▶ _Exercise objective_:
Could you copy each of the items below word for word, keeping every line as it stands?

■ ■ ■

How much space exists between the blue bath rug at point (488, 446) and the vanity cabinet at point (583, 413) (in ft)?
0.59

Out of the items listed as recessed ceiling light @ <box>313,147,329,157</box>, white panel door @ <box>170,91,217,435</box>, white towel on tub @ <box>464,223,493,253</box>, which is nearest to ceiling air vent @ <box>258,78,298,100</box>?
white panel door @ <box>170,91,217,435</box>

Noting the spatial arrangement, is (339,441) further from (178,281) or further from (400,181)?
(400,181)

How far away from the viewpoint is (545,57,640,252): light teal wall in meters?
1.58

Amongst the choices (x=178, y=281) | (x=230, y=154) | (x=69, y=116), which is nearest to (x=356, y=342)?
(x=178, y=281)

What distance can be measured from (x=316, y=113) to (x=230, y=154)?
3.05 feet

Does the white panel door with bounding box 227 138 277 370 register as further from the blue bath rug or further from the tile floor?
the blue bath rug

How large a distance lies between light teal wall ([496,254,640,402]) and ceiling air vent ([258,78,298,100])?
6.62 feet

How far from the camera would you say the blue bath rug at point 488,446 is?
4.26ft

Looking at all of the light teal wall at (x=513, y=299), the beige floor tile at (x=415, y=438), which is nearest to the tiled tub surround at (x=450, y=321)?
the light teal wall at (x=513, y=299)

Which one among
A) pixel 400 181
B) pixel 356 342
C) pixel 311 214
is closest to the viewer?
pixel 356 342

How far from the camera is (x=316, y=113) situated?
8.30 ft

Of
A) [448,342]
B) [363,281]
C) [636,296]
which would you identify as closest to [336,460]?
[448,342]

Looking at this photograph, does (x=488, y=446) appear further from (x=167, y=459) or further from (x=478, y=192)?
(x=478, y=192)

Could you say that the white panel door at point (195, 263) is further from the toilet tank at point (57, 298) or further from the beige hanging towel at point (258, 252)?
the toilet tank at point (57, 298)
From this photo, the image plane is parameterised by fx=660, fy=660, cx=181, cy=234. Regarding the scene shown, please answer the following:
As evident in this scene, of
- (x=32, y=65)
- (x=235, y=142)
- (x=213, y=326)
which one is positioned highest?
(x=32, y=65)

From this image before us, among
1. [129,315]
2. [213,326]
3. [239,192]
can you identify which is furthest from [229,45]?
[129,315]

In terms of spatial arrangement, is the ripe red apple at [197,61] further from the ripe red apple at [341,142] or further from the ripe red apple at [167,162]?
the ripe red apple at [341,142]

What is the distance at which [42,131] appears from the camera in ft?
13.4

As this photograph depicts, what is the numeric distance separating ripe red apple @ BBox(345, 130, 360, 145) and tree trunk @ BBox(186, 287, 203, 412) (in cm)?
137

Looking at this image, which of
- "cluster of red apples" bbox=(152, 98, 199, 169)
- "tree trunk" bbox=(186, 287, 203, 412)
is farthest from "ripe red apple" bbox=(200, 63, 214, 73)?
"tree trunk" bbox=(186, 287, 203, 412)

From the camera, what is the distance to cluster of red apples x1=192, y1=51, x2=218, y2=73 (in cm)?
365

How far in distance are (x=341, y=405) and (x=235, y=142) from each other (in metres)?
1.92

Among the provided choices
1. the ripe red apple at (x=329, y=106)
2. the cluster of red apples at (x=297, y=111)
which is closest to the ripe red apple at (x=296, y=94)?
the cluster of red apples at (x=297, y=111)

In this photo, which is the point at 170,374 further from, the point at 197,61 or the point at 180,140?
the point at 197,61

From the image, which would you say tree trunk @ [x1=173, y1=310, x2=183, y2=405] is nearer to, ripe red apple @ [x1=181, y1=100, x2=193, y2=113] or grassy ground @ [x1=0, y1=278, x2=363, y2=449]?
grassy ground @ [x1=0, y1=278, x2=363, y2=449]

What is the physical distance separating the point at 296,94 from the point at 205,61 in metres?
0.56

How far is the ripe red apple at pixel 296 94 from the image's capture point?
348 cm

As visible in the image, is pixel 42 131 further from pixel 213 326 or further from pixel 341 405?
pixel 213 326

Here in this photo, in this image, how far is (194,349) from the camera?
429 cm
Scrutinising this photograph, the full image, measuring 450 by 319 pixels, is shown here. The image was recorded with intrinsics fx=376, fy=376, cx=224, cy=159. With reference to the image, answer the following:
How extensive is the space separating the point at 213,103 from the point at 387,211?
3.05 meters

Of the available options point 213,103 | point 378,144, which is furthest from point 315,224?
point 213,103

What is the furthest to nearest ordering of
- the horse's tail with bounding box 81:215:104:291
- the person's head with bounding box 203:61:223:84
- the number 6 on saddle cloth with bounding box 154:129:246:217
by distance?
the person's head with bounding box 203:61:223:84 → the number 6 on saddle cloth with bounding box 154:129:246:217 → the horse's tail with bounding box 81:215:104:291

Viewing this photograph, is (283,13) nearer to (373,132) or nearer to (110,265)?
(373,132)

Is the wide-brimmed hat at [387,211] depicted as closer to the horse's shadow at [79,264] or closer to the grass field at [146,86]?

■ ■ ■

▶ _Completed exercise_:
How much space exists between the blue bath rug at point (488, 446) and the vanity cabinet at point (583, 413) (in ft)?
0.59

Out of the items listed as recessed ceiling light @ <box>313,147,329,157</box>, white panel door @ <box>170,91,217,435</box>, white towel on tub @ <box>464,223,493,253</box>, which is nearest to ceiling air vent @ <box>258,78,298,100</box>?
white panel door @ <box>170,91,217,435</box>

Noting the spatial arrangement, is (339,441) further from (178,281) or further from (400,181)?
(400,181)

How far away from the viewpoint is (545,57,640,252): light teal wall in meters?
1.58

Amongst the choices (x=178, y=281) | (x=230, y=154) | (x=69, y=116), which is nearest to (x=356, y=342)?
(x=178, y=281)

What distance can be measured from (x=316, y=113) to (x=230, y=154)?
3.05 feet

Does the white panel door with bounding box 227 138 277 370 register as further from the blue bath rug or further from the tile floor?
the blue bath rug

How large a distance lies between light teal wall ([496,254,640,402]) and ceiling air vent ([258,78,298,100])?
6.62 feet

How far from the camera would you say the blue bath rug at point 488,446 is?
4.26ft

Looking at all of the light teal wall at (x=513, y=299), the beige floor tile at (x=415, y=438), which is nearest to the tiled tub surround at (x=450, y=321)?
the light teal wall at (x=513, y=299)

Which one among
A) pixel 400 181
B) pixel 356 342
C) pixel 311 214
is closest to the viewer?
pixel 356 342

How far from the camera is (x=316, y=113) situated?
8.30 ft

Of
A) [448,342]
B) [363,281]
C) [636,296]
which would you identify as closest to [336,460]?
[448,342]

Looking at this photograph, does (x=488, y=446) appear further from (x=167, y=459) or further from (x=478, y=192)?
(x=478, y=192)

Could you say that the white panel door at point (195, 263) is further from the toilet tank at point (57, 298) or further from the beige hanging towel at point (258, 252)?
the toilet tank at point (57, 298)
From this photo, the image plane is parameterised by fx=660, fy=660, cx=181, cy=234. Regarding the scene shown, please answer the following:
As evident in this scene, of
- (x=32, y=65)
- (x=235, y=142)
- (x=213, y=326)
which one is positioned highest?
(x=32, y=65)

From this image before us, among
1. [129,315]
2. [213,326]
3. [239,192]
can you identify which is furthest from [229,45]?
[129,315]

In terms of spatial arrangement, is the ripe red apple at [197,61] further from the ripe red apple at [341,142] or further from the ripe red apple at [167,162]?
the ripe red apple at [341,142]

What is the distance at which [42,131] appears from the camera in ft?
13.4

As this photograph depicts, what is the numeric distance separating ripe red apple @ BBox(345, 130, 360, 145) and tree trunk @ BBox(186, 287, 203, 412) (in cm)?
137

Looking at this image, which of
- "cluster of red apples" bbox=(152, 98, 199, 169)
- "tree trunk" bbox=(186, 287, 203, 412)
is farthest from "ripe red apple" bbox=(200, 63, 214, 73)?
"tree trunk" bbox=(186, 287, 203, 412)

From the camera, what is the distance to cluster of red apples x1=192, y1=51, x2=218, y2=73 (in cm)?
365

How far in distance are (x=341, y=405) and (x=235, y=142) from each other (in metres)?
1.92

Among the provided choices
1. the ripe red apple at (x=329, y=106)
2. the cluster of red apples at (x=297, y=111)
which is closest to the ripe red apple at (x=296, y=94)?
the cluster of red apples at (x=297, y=111)

In this photo, which is the point at 170,374 further from, the point at 197,61 or the point at 180,140?
the point at 197,61

From the image, which would you say tree trunk @ [x1=173, y1=310, x2=183, y2=405] is nearer to, ripe red apple @ [x1=181, y1=100, x2=193, y2=113] or grassy ground @ [x1=0, y1=278, x2=363, y2=449]?
grassy ground @ [x1=0, y1=278, x2=363, y2=449]

What is the physical distance separating the point at 296,94 from the point at 205,61 in metres?
0.56

How far is the ripe red apple at pixel 296 94 from the image's capture point?
348 cm

As visible in the image, is pixel 42 131 further from pixel 213 326 or further from pixel 341 405?
pixel 213 326

Here in this photo, in this image, how far is (194,349) from the camera?
429 cm
Scrutinising this photograph, the full image, measuring 450 by 319 pixels, is shown here. The image was recorded with intrinsics fx=376, fy=376, cx=224, cy=159. With reference to the image, answer the following:
How extensive is the space separating the point at 213,103 from the point at 387,211?
3.05 meters

Of the available options point 213,103 | point 378,144, which is furthest from point 315,224?
point 213,103

What is the furthest to nearest ordering of
- the horse's tail with bounding box 81:215:104:291
- the person's head with bounding box 203:61:223:84
- the number 6 on saddle cloth with bounding box 154:129:246:217
by distance?
the person's head with bounding box 203:61:223:84 → the number 6 on saddle cloth with bounding box 154:129:246:217 → the horse's tail with bounding box 81:215:104:291

Viewing this photograph, is (283,13) nearer to (373,132) or nearer to (110,265)?
(373,132)

Is the wide-brimmed hat at [387,211] depicted as closer to the horse's shadow at [79,264] or closer to the grass field at [146,86]?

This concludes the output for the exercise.